───── Supplied records ─────

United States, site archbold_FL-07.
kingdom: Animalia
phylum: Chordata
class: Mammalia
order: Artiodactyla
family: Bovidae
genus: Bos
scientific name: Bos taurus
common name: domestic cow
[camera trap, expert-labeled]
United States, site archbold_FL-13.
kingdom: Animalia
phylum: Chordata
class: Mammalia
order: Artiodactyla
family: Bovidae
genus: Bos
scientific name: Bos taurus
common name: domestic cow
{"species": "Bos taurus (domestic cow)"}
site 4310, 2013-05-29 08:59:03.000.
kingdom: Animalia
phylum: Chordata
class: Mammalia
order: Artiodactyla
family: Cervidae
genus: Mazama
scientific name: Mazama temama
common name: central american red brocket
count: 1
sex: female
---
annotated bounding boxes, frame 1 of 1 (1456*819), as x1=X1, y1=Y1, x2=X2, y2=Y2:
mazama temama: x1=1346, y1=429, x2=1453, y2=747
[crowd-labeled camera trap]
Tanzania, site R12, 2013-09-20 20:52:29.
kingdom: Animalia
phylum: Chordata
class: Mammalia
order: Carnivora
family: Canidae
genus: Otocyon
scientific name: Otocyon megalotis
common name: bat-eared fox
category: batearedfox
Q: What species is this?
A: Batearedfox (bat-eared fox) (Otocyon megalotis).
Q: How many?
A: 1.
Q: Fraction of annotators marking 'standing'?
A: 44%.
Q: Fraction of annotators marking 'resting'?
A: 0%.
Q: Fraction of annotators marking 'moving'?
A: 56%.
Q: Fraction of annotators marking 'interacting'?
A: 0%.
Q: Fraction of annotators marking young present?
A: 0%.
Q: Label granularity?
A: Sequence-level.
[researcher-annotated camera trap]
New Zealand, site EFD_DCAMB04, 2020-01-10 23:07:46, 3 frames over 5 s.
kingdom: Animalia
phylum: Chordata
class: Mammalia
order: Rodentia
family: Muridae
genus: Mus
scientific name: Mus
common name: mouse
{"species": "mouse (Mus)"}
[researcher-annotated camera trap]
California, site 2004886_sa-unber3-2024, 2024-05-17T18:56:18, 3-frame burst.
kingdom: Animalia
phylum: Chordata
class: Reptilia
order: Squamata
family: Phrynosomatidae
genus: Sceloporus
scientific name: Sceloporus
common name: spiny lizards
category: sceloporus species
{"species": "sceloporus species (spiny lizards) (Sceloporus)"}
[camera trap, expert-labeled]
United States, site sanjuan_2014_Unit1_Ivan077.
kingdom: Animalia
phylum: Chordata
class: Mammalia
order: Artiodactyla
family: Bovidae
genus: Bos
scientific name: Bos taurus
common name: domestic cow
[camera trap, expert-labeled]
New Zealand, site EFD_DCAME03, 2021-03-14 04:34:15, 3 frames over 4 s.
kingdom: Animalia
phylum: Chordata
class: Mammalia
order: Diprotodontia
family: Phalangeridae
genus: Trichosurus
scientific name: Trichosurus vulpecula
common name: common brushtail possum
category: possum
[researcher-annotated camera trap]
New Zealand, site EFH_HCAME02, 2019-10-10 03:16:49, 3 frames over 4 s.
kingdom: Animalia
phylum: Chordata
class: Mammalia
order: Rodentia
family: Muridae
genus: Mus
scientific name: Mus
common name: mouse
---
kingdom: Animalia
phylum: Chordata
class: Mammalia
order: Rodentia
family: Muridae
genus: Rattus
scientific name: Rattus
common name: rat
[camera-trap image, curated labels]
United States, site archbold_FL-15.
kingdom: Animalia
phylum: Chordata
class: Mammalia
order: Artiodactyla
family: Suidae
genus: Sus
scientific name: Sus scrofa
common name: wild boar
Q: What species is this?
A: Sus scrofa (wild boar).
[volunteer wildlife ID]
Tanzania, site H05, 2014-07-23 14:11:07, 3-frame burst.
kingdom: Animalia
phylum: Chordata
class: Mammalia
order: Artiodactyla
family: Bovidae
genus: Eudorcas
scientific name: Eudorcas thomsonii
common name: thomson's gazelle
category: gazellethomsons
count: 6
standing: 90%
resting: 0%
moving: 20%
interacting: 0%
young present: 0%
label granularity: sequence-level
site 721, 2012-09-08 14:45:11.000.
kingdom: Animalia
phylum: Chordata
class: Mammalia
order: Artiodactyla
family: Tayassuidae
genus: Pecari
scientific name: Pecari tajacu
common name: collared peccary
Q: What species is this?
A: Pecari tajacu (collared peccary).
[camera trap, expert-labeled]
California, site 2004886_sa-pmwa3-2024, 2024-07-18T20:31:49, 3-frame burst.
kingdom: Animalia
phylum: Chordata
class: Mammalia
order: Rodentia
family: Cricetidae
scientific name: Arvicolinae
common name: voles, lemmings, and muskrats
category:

─────

● **What is expected**: Reproduce the data, keeping every line exactly the same.

● **Your solution**:
United States, site archbold_FL-07.
kingdom: Animalia
phylum: Chordata
class: Mammalia
order: Artiodactyla
family: Bovidae
genus: Bos
scientific name: Bos taurus
common name: domestic cow
[camera trap, expert-labeled]
United States, site archbold_FL-13.
kingdom: Animalia
phylum: Chordata
class: Mammalia
order: Artiodactyla
family: Bovidae
genus: Bos
scientific name: Bos taurus
common name: domestic cow
{"species": "Bos taurus (domestic cow)"}
site 4310, 2013-05-29 08:59:03.000.
kingdom: Animalia
phylum: Chordata
class: Mammalia
order: Artiodactyla
family: Cervidae
genus: Mazama
scientific name: Mazama temama
common name: central american red brocket
count: 1
sex: female
---
annotated bounding boxes, frame 1 of 1 (1456*819), as x1=X1, y1=Y1, x2=X2, y2=Y2:
mazama temama: x1=1346, y1=429, x2=1453, y2=747
[crowd-labeled camera trap]
Tanzania, site R12, 2013-09-20 20:52:29.
kingdom: Animalia
phylum: Chordata
class: Mammalia
order: Carnivora
family: Canidae
genus: Otocyon
scientific name: Otocyon megalotis
common name: bat-eared fox
category: batearedfox
Q: What species is this?
A: Batearedfox (bat-eared fox) (Otocyon megalotis).
Q: How many?
A: 1.
Q: Fraction of annotators marking 'standing'?
A: 44%.
Q: Fraction of annotators marking 'resting'?
A: 0%.
Q: Fraction of annotators marking 'moving'?
A: 56%.
Q: Fraction of annotators marking 'interacting'?
A: 0%.
Q: Fraction of annotators marking young present?
A: 0%.
Q: Label granularity?
A: Sequence-level.
[researcher-annotated camera trap]
New Zealand, site EFD_DCAMB04, 2020-01-10 23:07:46, 3 frames over 5 s.
kingdom: Animalia
phylum: Chordata
class: Mammalia
order: Rodentia
family: Muridae
genus: Mus
scientific name: Mus
common name: mouse
{"species": "mouse (Mus)"}
[researcher-annotated camera trap]
California, site 2004886_sa-unber3-2024, 2024-05-17T18:56:18, 3-frame burst.
kingdom: Animalia
phylum: Chordata
class: Reptilia
order: Squamata
family: Phrynosomatidae
genus: Sceloporus
scientific name: Sceloporus
common name: spiny lizards
category: sceloporus species
{"species": "sceloporus species (spiny lizards) (Sceloporus)"}
[camera trap, expert-labeled]
United States, site sanjuan_2014_Unit1_Ivan077.
kingdom: Animalia
phylum: Chordata
class: Mammalia
order: Artiodactyla
family: Bovidae
genus: Bos
scientific name: Bos taurus
common name: domestic cow
[camera trap, expert-labeled]
New Zealand, site EFD_DCAME03, 2021-03-14 04:34:15, 3 frames over 4 s.
kingdom: Animalia
phylum: Chordata
class: Mammalia
order: Diprotodontia
family: Phalangeridae
genus: Trichosurus
scientific name: Trichosurus vulpecula
common name: common brushtail possum
category: possum
[researcher-annotated camera trap]
New Zealand, site EFH_HCAME02, 2019-10-10 03:16:49, 3 frames over 4 s.
kingdom: Animalia
phylum: Chordata
class: Mammalia
order: Rodentia
family: Muridae
genus: Mus
scientific name: Mus
common name: mouse
---
kingdom: Animalia
phylum: Chordata
class: Mammalia
order: Rodentia
family: Muridae
genus: Rattus
scientific name: Rattus
common name: rat
[camera-trap image, curated labels]
United States, site archbold_FL-15.
kingdom: Animalia
phylum: Chordata
class: Mammalia
order: Artiodactyla
family: Suidae
genus: Sus
scientific name: Sus scrofa
common name: wild boar
Q: What species is this?
A: Sus scrofa (wild boar).
[volunteer wildlife ID]
Tanzania, site H05, 2014-07-23 14:11:07, 3-frame burst.
kingdom: Animalia
phylum: Chordata
class: Mammalia
order: Artiodactyla
family: Bovidae
genus: Eudorcas
scientific name: Eudorcas thomsonii
common name: thomson's gazelle
category: gazellethomsons
count: 6
standing: 90%
resting: 0%
moving: 20%
interacting: 0%
young present: 0%
label granularity: sequence-level
site 721, 2012-09-08 14:45:11.000.
kingdom: Animalia
phylum: Chordata
class: Mammalia
order: Artiodactyla
family: Tayassuidae
genus: Pecari
scientific name: Pecari tajacu
common name: collared peccary
Q: What species is this?
A: Pecari tajacu (collared peccary).
[camera trap, expert-labeled]
California, site 2004886_sa-pmwa3-2024, 2024-07-18T20:31:49, 3-frame burst.
kingdom: Animalia
phylum: Chordata
class: Mammalia
order: Rodentia
family: Cricetidae
scientific name: Arvicolinae
common name: voles, lemmings, and muskrats
category:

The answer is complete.